From the Expert From the Teen Expert
It is terrific that your daughter feels comfortable enough to talk with you about her decision to have sex.  It is also completely normal that you have some fears about her choice deciding when to have sex is a big decision, and there is a lot to consider, including the emotional and physical risks that are part of taking this step.

It sounds as though you and she have already begun talking about some of these things, and now you would like to include her boyfriend in the discussion.  To begin, you may be feeling nervous that's okay.  Your daughter and her boyfriend are probably nervous, too!  So you may want to break the ice with something like, "I'm a little nervous right now, and you may be too, but I would like to talk about this because I care about you both …" 

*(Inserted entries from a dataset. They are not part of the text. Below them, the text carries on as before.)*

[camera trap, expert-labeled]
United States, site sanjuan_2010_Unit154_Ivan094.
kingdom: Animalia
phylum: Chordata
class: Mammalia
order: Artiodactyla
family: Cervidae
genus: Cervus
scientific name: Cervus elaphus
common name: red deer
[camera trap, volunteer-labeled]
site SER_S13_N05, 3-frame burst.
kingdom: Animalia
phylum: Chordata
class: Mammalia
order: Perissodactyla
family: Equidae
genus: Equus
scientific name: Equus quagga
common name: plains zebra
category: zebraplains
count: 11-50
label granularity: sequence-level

There are a number of issues that your child and her partner will need to consider.  It would be helpful for them to think about and respond to questions such as

  • Do they know how to protect themselves and each other from unintended pregnancy with birth control and sexually transmitted infection with safer sex?
  • Are they are emotionally and financially ready to accept the unintended consequences  pregnancy or infection?
  • Will having sex make them feel differently about themselves or their relationship?
  • How clear they can be with each other about what they do and don't want to happen?
  • What do each of them want out of their relationship?
  • Do they know what each other want out of it?

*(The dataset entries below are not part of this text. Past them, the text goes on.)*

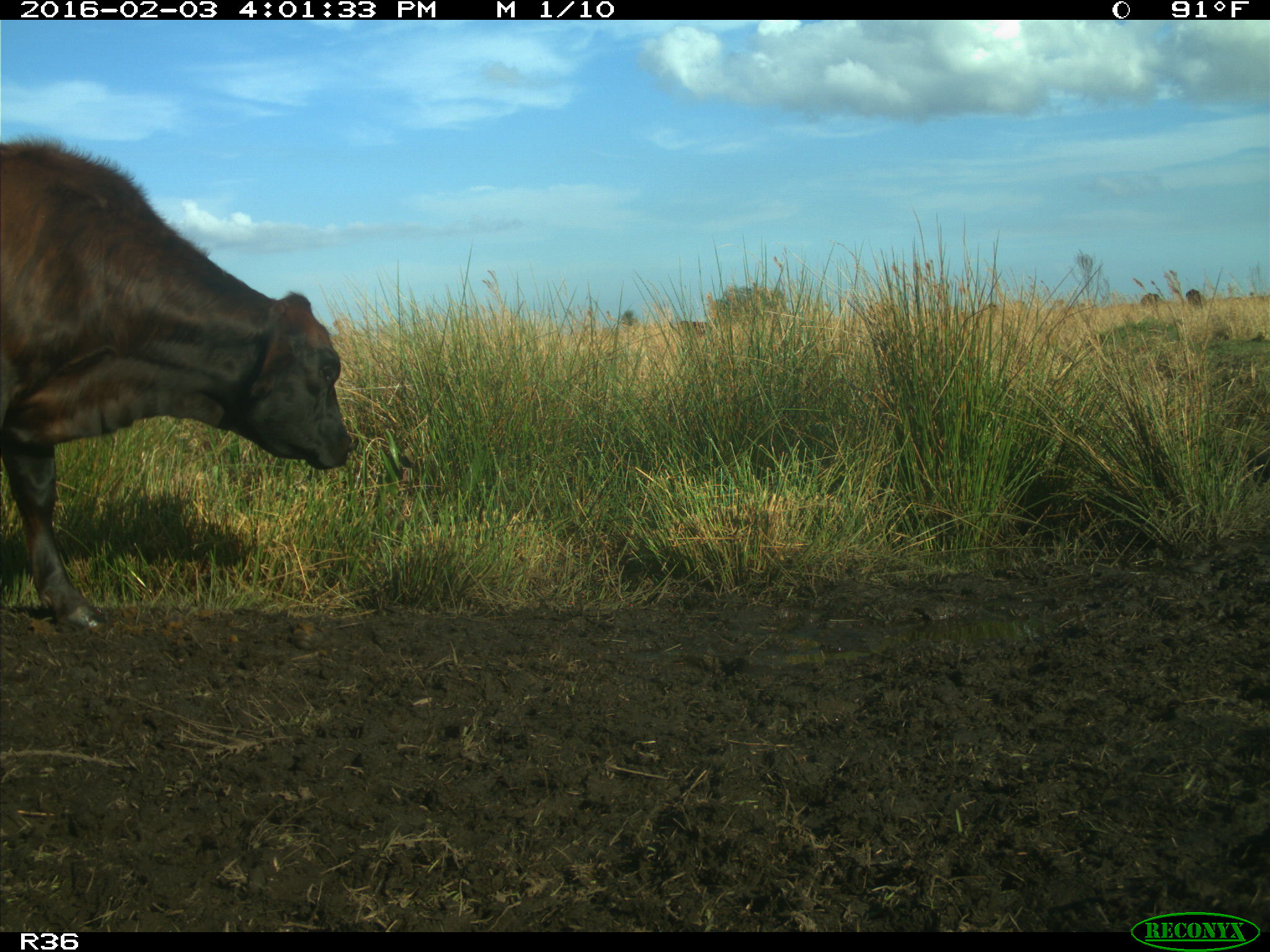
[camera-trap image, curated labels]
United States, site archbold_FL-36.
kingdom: Animalia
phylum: Chordata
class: Mammalia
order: Artiodactyla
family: Bovidae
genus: Bos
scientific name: Bos taurus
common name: domestic cow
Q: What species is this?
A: Bos taurus (domestic cow).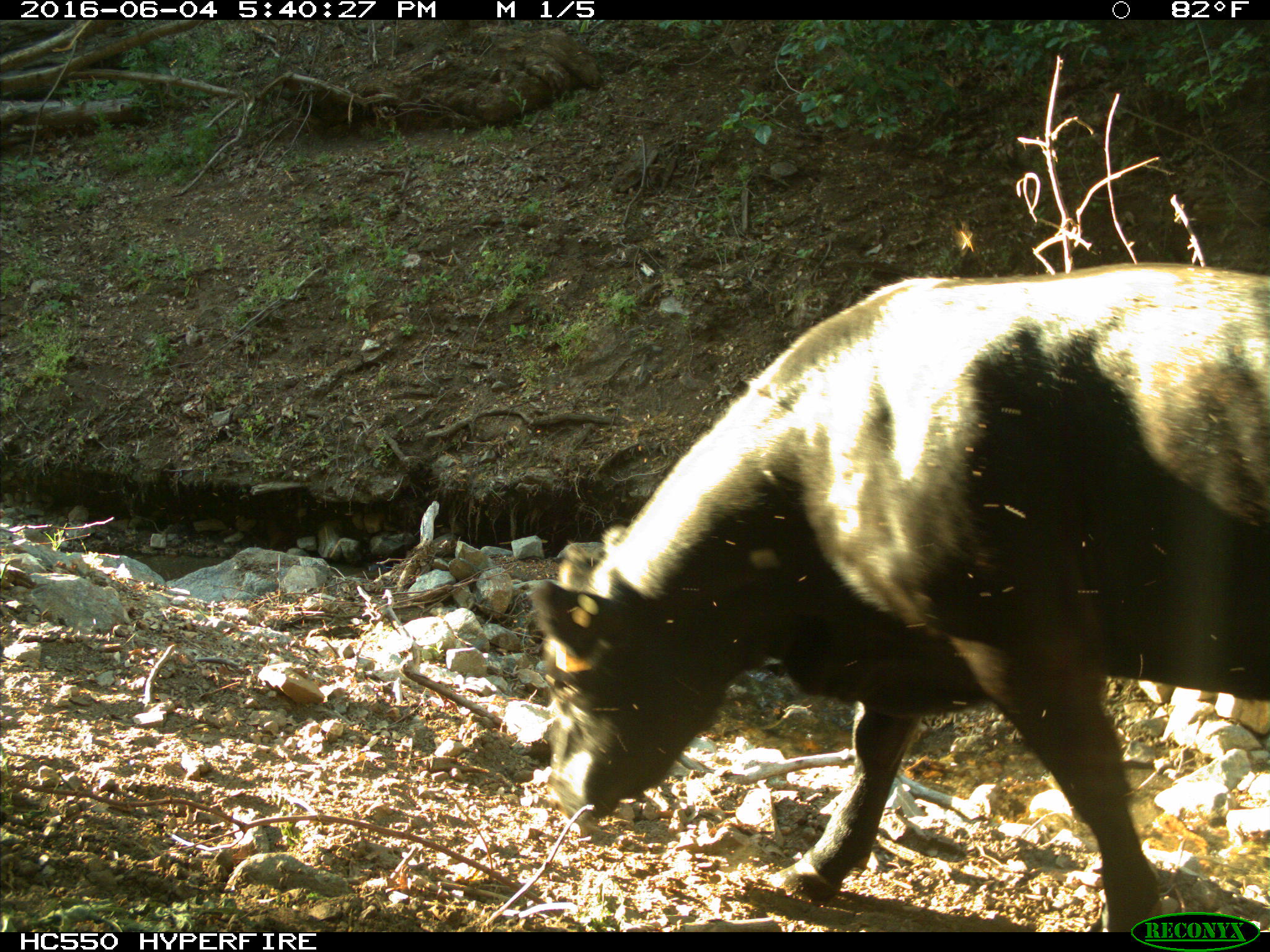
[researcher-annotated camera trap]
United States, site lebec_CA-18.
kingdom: Animalia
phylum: Chordata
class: Mammalia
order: Artiodactyla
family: Bovidae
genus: Bos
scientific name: Bos taurus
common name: domestic cow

You and your daughter are lucky to have such an open relationship.  It is great that you are supportive of her choices and are willing to help her be responsible by going to a family planning center.  To find out what kinds of programs for young people are available or to make an appointment with your nearest Planned Parenthood health center, call toll-free 1-800-230-PLAN.

I think what a parent in this position needs to realize is that they don't need to be angry or scared. Your daughter has been mature enough to come to you and ask for your support in growing up and getting protection for safer sex. She could've just gotten condoms or had unprotected sex — but she took it upon her mature self to talk it through with you. This shows she has weighed the risks and consequences and is coming to you for help. The only thing left to do now is to trust her. Make sure if she is on pills that she takes them on schedule, you may even make a schedule in a notebook and give it to her. This will show her that you do trust her and you support her in her decision. This will also show her that she can come to you with any problems because you aren't yelling at her or preaching at her to abstain. Any other pre-sex talk you can have could be about ways to have healthier, more satisfying sexual experiences — tell her its okay to explore safely.

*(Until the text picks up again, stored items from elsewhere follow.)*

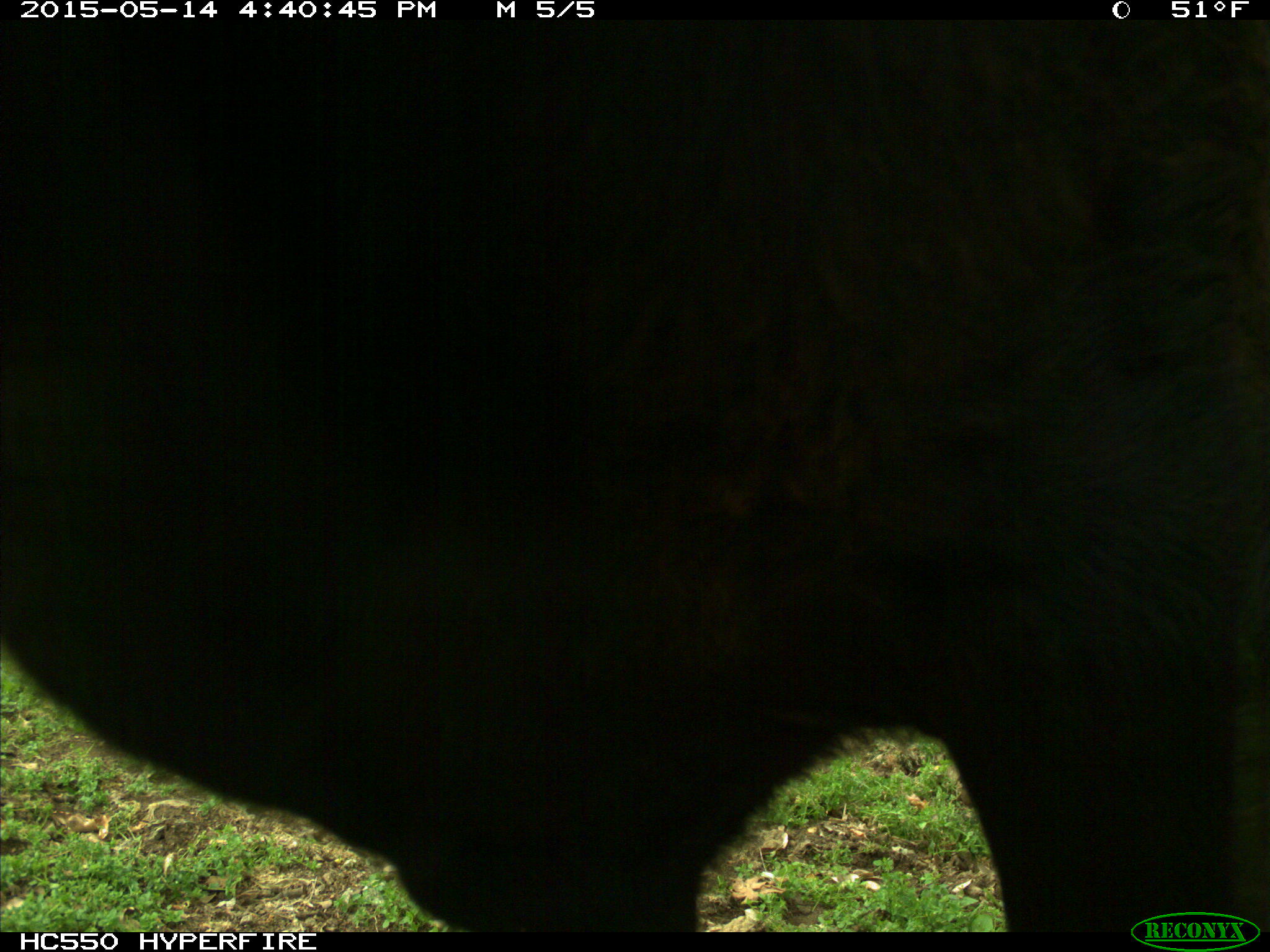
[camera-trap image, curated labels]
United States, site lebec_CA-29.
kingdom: Animalia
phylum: Chordata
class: Mammalia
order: Artiodactyla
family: Bovidae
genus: Bos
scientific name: Bos taurus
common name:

EXPERT'S NOTE ON TEEN RESPONSE
Our teen expert self-confidently asks Mom to appreciate her daughter's maturity. But imbedded in her response is a signal that teens still need guidance, however mature they may be. She asks Mom to accept her daughter's decision to take the pill, but to "Make sure if [her daughter] is on pills that she takes them on schedule."

As parents, we have to be careful not to dismiss our kids' growing maturity when they seem to lean on us for guidance. Teens are self-confident about their maturity and capability for independence and they still need our guidance and help at the same time. We need to be flexible for them — support their independence and guide them, however we can, within it.